[DATA LISTING — start]
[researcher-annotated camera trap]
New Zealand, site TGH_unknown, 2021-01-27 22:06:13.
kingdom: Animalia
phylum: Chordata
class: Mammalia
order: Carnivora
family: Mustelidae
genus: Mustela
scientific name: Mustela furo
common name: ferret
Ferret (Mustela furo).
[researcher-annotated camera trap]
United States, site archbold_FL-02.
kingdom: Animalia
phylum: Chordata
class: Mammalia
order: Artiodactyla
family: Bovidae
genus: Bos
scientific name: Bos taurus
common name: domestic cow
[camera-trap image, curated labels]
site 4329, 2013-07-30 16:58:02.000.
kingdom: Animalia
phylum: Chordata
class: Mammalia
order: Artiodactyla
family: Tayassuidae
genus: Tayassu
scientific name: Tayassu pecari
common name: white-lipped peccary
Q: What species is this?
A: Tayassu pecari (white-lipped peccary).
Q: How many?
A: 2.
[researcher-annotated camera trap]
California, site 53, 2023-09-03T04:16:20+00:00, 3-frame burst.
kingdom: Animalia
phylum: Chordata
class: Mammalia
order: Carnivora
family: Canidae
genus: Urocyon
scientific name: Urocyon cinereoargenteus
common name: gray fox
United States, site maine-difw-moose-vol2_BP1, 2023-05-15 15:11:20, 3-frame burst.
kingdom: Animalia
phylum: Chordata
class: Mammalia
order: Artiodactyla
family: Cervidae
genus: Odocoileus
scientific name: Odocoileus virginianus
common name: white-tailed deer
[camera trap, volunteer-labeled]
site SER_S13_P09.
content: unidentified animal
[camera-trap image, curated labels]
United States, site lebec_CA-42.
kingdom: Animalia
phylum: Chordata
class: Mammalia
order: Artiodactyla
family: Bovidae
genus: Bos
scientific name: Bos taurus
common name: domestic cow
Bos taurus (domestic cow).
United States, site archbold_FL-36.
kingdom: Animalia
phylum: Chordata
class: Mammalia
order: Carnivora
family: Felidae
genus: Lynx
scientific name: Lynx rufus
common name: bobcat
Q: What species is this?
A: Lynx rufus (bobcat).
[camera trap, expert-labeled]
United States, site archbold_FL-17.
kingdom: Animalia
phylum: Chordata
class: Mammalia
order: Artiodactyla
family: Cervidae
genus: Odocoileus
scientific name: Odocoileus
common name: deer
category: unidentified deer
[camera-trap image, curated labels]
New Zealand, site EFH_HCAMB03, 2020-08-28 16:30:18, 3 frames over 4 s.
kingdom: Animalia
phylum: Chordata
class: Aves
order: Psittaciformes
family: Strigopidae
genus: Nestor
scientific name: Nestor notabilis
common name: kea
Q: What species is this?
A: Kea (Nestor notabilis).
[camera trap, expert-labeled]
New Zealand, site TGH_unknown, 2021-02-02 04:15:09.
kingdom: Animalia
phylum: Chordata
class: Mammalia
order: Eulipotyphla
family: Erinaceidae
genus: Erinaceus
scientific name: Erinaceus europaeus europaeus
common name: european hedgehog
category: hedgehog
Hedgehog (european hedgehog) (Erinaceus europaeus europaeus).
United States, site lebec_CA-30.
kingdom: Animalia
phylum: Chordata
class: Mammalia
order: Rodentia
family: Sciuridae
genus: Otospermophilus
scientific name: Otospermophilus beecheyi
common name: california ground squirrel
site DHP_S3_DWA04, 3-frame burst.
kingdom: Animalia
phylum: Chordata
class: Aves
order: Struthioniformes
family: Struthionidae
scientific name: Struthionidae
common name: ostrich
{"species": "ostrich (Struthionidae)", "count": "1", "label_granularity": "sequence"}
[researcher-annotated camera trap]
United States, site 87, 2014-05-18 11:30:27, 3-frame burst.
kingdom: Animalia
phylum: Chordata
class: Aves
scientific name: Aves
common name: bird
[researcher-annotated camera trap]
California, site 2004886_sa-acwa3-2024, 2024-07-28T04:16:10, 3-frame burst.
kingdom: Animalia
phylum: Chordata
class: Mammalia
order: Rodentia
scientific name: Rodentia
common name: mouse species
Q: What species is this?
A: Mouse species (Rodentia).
[DATA LISTING — finish]
## ACTION ITEM:
Retype all the data, changing nothing.

## TASK ANSWER:
[researcher-annotated camera trap]
New Zealand, site TGH_unknown, 2021-01-27 22:06:13.
kingdom: Animalia
phylum: Chordata
class: Mammalia
order: Carnivora
family: Mustelidae
genus: Mustela
scientific name: Mustela furo
common name: ferret
Ferret (Mustela furo).
[researcher-annotated camera trap]
United States, site archbold_FL-02.
kingdom: Animalia
phylum: Chordata
class: Mammalia
order: Artiodactyla
family: Bovidae
genus: Bos
scientific name: Bos taurus
common name: domestic cow
[camera-trap image, curated labels]
site 4329, 2013-07-30 16:58:02.000.
kingdom: Animalia
phylum: Chordata
class: Mammalia
order: Artiodactyla
family: Tayassuidae
genus: Tayassu
scientific name: Tayassu pecari
common name: white-lipped peccary
Q: What species is this?
A: Tayassu pecari (white-lipped peccary).
Q: How many?
A: 2.
[researcher-annotated camera trap]
California, site 53, 2023-09-03T04:16:20+00:00, 3-frame burst.
kingdom: Animalia
phylum: Chordata
class: Mammalia
order: Carnivora
family: Canidae
genus: Urocyon
scientific name: Urocyon cinereoargenteus
common name: gray fox
United States, site maine-difw-moose-vol2_BP1, 2023-05-15 15:11:20, 3-frame burst.
kingdom: Animalia
phylum: Chordata
class: Mammalia
order: Artiodactyla
family: Cervidae
genus: Odocoileus
scientific name: Odocoileus virginianus
common name: white-tailed deer
[camera trap, volunteer-labeled]
site SER_S13_P09.
content: unidentified animal
[camera-trap image, curated labels]
United States, site lebec_CA-42.
kingdom: Animalia
phylum: Chordata
class: Mammalia
order: Artiodactyla
family: Bovidae
genus: Bos
scientific name: Bos taurus
common name: domestic cow
Bos taurus (domestic cow).
United States, site archbold_FL-36.
kingdom: Animalia
phylum: Chordata
class: Mammalia
order: Carnivora
family: Felidae
genus: Lynx
scientific name: Lynx rufus
common name: bobcat
Q: What species is this?
A: Lynx rufus (bobcat).
[camera trap, expert-labeled]
United States, site archbold_FL-17.
kingdom: Animalia
phylum: Chordata
class: Mammalia
order: Artiodactyla
family: Cervidae
genus: Odocoileus
scientific name: Odocoileus
common name: deer
category: unidentified deer
[camera-trap image, curated labels]
New Zealand, site EFH_HCAMB03, 2020-08-28 16:30:18, 3 frames over 4 s.
kingdom: Animalia
phylum: Chordata
class: Aves
order: Psittaciformes
family: Strigopidae
genus: Nestor
scientific name: Nestor notabilis
common name: kea
Q: What species is this?
A: Kea (Nestor notabilis).
[camera trap, expert-labeled]
New Zealand, site TGH_unknown, 2021-02-02 04:15:09.
kingdom: Animalia
phylum: Chordata
class: Mammalia
order: Eulipotyphla
family: Erinaceidae
genus: Erinaceus
scientific name: Erinaceus europaeus europaeus
common name: european hedgehog
category: hedgehog
Hedgehog (european hedgehog) (Erinaceus europaeus europaeus).
United States, site lebec_CA-30.
kingdom: Animalia
phylum: Chordata
class: Mammalia
order: Rodentia
family: Sciuridae
genus: Otospermophilus
scientific name: Otospermophilus beecheyi
common name: california ground squirrel
site DHP_S3_DWA04, 3-frame burst.
kingdom: Animalia
phylum: Chordata
class: Aves
order: Struthioniformes
family: Struthionidae
scientific name: Struthionidae
common name: ostrich
{"species": "ostrich (Struthionidae)", "count": "1", "label_granularity": "sequence"}
[researcher-annotated camera trap]
United States, site 87, 2014-05-18 11:30:27, 3-frame burst.
kingdom: Animalia
phylum: Chordata
class: Aves
scientific name: Aves
common name: bird
[researcher-annotated camera trap]
California, site 2004886_sa-acwa3-2024, 2024-07-28T04:16:10, 3-frame burst.
kingdom: Animalia
phylum: Chordata
class: Mammalia
order: Rodentia
scientific name: Rodentia
common name: mouse species
Q: What species is this?
A: Mouse species (Rodentia).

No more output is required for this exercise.